Based on Celeste Ng's 2017 bestseller, Little Fires Everywhere stars, and is executive produced by, Kerry Washington and Reese Witherspoon. Photo / Supplied
Opinion
COMMENT:
It's a rare feat for any adaptation to deviate from the source material and come out better for it, but Amazon Prime Video's new mini-series, Little Fires Everywhere, has managed it.
Created for APV by Reese Witherspoon and Kerry Washington's production companies Hello Sunshine and Simpson Street, the seriestakes on Celeste Ng's novel with some pivotal changes which allows it to reach a wider, more diverse and more current audience.
Starring Witherspoon and Washington (who also served as executive producers alongside Ng), the story follows two American mums as they try to navigate motherhood as well as their own dreams, plans, secrets and shortcomings.
There's Elena, a wealthy, white, privileged mother of four with major control issues and a need for perfection.

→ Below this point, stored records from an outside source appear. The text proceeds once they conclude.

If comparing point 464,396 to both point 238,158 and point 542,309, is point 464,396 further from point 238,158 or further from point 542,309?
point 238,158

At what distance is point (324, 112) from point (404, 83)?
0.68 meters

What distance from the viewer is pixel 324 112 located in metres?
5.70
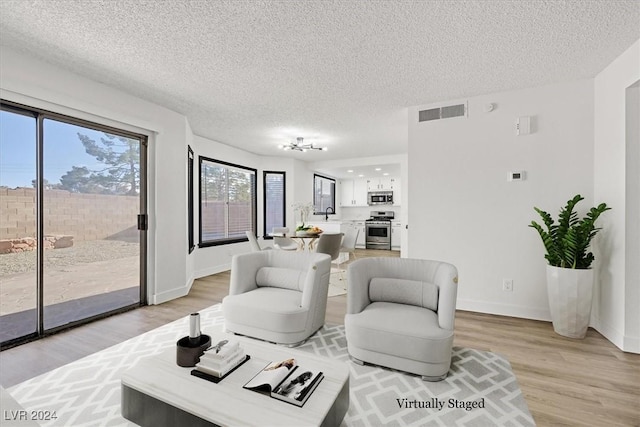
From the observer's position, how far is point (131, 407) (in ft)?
4.87

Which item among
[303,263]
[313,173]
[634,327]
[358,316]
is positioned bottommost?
[634,327]

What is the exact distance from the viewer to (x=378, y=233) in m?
8.71

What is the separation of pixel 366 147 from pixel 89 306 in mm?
5116

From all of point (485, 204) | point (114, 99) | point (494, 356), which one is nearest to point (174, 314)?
point (114, 99)

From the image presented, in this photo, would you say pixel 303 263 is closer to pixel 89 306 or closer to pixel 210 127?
pixel 89 306

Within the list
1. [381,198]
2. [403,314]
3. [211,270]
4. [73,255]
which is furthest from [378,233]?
[73,255]

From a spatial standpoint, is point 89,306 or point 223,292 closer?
point 89,306

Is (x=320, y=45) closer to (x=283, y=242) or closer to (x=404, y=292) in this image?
(x=404, y=292)

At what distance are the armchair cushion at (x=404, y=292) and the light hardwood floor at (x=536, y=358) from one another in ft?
2.12

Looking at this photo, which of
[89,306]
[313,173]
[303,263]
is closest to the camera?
[303,263]

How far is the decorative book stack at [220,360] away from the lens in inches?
58.7

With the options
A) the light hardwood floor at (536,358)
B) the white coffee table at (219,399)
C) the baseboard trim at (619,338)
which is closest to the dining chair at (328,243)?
the light hardwood floor at (536,358)

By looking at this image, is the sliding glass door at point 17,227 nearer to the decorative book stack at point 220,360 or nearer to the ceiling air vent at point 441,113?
the decorative book stack at point 220,360

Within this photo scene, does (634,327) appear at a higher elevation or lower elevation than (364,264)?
lower
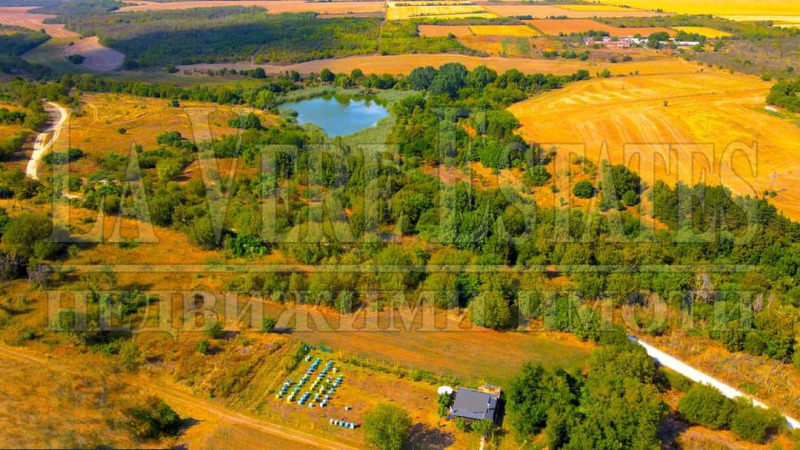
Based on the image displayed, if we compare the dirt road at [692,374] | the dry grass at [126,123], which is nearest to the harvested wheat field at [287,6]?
the dry grass at [126,123]

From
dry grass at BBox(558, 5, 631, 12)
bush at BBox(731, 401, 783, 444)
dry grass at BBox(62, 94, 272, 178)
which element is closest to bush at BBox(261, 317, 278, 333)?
bush at BBox(731, 401, 783, 444)

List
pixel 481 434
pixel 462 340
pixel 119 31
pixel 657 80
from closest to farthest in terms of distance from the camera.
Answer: pixel 481 434
pixel 462 340
pixel 657 80
pixel 119 31

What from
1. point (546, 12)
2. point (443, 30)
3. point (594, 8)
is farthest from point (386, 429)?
point (594, 8)

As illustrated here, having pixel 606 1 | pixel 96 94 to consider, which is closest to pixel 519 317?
pixel 96 94

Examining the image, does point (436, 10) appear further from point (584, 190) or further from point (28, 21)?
point (584, 190)

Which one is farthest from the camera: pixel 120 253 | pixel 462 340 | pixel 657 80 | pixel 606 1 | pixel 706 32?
pixel 606 1

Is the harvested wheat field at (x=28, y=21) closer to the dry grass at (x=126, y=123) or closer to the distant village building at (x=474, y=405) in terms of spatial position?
the dry grass at (x=126, y=123)

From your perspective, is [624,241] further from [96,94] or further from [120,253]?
[96,94]
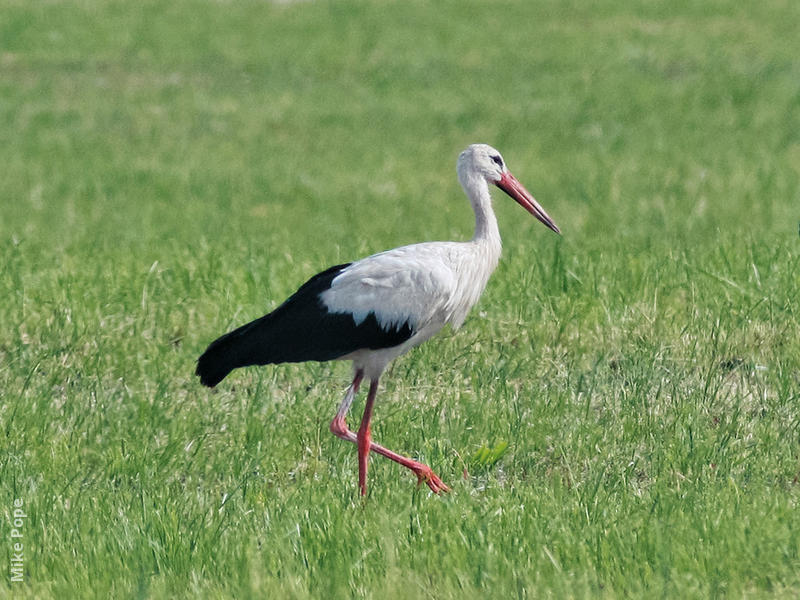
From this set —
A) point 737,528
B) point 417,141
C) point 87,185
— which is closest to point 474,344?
point 737,528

And there's Mia, a free-spirited, black, solo mother running from her past and trying to make ends meet for her teenage daughter Pearl, while still feeding her own passion.
By delving into each woman's history, family and darkest secrets, the show examines racial and economic divides, white privilege, financial wealth vs emotional wealth and, through Elena and Mia's children, the idea - or rather, the lie - that the grass is greener on the other side.

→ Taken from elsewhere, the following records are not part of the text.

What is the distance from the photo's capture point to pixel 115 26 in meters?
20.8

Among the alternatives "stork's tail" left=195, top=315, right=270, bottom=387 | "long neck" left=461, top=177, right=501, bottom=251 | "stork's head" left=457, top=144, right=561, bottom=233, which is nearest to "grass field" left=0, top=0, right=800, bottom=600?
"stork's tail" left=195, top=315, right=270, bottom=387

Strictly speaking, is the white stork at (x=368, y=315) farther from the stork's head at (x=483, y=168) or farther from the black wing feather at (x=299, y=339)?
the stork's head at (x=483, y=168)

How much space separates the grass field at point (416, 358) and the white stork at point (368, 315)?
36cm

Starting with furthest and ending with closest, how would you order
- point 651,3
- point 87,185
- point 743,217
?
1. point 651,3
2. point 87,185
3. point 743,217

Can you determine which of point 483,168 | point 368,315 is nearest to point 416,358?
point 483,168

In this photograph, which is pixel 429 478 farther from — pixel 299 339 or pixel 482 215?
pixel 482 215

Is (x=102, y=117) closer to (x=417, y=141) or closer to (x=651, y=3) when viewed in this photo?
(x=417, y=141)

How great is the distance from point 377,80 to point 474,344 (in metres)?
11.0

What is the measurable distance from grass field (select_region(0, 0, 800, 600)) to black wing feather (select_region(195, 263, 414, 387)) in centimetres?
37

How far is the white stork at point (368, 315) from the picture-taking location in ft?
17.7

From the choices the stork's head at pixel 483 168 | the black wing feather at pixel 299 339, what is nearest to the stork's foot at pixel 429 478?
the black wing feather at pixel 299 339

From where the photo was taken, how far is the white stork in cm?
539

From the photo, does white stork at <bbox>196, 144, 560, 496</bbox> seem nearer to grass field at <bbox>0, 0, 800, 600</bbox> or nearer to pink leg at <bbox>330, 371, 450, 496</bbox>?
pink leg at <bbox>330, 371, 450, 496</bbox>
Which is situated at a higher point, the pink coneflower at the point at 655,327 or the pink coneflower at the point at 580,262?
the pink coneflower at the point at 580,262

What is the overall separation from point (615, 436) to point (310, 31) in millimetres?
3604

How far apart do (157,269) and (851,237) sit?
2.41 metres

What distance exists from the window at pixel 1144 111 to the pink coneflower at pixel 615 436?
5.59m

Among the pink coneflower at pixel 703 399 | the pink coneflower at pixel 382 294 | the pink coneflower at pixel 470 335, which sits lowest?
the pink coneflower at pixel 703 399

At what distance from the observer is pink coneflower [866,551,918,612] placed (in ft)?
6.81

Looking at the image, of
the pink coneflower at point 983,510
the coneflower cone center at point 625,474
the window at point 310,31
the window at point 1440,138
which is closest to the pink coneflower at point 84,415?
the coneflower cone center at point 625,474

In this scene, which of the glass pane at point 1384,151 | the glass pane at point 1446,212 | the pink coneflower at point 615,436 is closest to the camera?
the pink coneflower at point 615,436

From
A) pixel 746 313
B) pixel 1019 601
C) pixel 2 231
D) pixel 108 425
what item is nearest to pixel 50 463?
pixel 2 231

The series is superbly cast, with Washington portraying awe-inspiring tension and restraint as Mia, and Witherspoon who, rather than fancying herself as Hollywood's stereotypical "white saviour", leans into her own white privilege as Elena to show - rather than tell - its insidious nature.

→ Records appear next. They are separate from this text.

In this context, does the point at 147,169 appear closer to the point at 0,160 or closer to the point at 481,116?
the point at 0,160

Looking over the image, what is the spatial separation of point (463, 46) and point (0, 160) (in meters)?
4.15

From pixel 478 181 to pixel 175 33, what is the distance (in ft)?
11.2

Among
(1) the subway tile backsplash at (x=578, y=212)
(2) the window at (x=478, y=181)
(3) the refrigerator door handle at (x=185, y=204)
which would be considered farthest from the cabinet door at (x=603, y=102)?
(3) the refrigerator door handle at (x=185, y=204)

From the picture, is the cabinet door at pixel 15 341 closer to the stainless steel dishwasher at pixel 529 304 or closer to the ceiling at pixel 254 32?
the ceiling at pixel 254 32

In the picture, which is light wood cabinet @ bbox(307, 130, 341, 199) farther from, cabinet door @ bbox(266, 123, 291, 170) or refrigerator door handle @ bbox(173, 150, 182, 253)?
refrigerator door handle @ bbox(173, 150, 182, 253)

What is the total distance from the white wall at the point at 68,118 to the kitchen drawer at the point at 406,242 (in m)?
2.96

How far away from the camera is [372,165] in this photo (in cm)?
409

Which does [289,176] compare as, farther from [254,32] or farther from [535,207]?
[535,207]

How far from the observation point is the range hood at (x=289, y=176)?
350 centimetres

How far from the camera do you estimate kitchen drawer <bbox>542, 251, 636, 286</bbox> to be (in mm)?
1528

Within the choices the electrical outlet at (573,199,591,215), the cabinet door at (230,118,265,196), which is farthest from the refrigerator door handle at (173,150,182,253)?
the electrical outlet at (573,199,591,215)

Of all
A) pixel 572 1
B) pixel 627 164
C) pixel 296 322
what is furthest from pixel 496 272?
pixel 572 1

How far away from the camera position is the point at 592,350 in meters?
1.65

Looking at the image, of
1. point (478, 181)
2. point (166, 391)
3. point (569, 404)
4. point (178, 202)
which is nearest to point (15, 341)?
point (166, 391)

In the book, Mia's race was never explicitly stated and certainly, the focus on her and her daughter's black identities was not part of the story because Ng, a Chinese-American woman, felt ill-equipped to speak on the African-American experience (someone have Ng teach a course in representation to Hollywood, please and thank you).
The series' showrunner, Liz Tigelaar, faced a similar setback but remedied it by gathering a writer's room of almost all women who could speak to experiences of black women, being adopted and more, allowing the series to delve into issues the book never could. It asked the right people the right questions and listened to their answers to make that happen - again, an area in which Hollywood has been falling woefully short in its bid to diversify.
Is Little Fires perfect? Not quite. I don't know if they needed to make Mia and Izzy (Elena's youngest daughter) gay where, in the book, Izzy's sexuality is never raised and Mia appears to be asexual. It's always cool to have representation but I also can't help but feel they made Izzy gay to give an "obvious" reason for her to be such an outcast. Besides, I'm sure the asexual community would've been stoked for some representation too because that is not a queer identity that ever makes mainstream media - unless it's for comedic value (looking at you Big Bang Theory).
Then there's the ending which will likely be controversial, as the answer to "whodunit?" is not the same here as it is in the book but I honestly don't know which is better - or should I say worse?
The book's ending is a bit cliched and obvious, while the show's ending is far too neatly wrapped and its messaging almost condescendingly on the nose.
In fact, a lot of the show's messaging is; right down to Mia setting the scene for an arson by talking about life growing anew from scorched earth, to her daughter Pearl literally writing the moral of the story in the final episode.
Some of the storylines feel like unnecessary plot devices for example, Pearl's love triangle feels like an excuse to comment on men's entitlement to and perceived ownership of women, and Lexi's relationship with Brian feels like an excuse to explain to the audience why being "colour blind" is problematic.
Other storylines feel neglected; the main conflict of a Chinese woman trying to get her baby back from a powerful white family feels like a footnote in Mia's story and a feather in Elena's cap. And Elena herself could've used some more fleshing out, particularly regarding her relationship with her mother and the reasoning behind her neurosis, rather than her simply serving as a villain because she didn't get her way.
However, in the grand scheme of things, these are negligible issues. What Little Fires does right, eclipses the things it could've done better and if Reese Witherspoon and Kerry Washington - and their ever-growing network of female production powerhouses - continue on this track, they could be a massive part of changing the Hollywood landscape forever.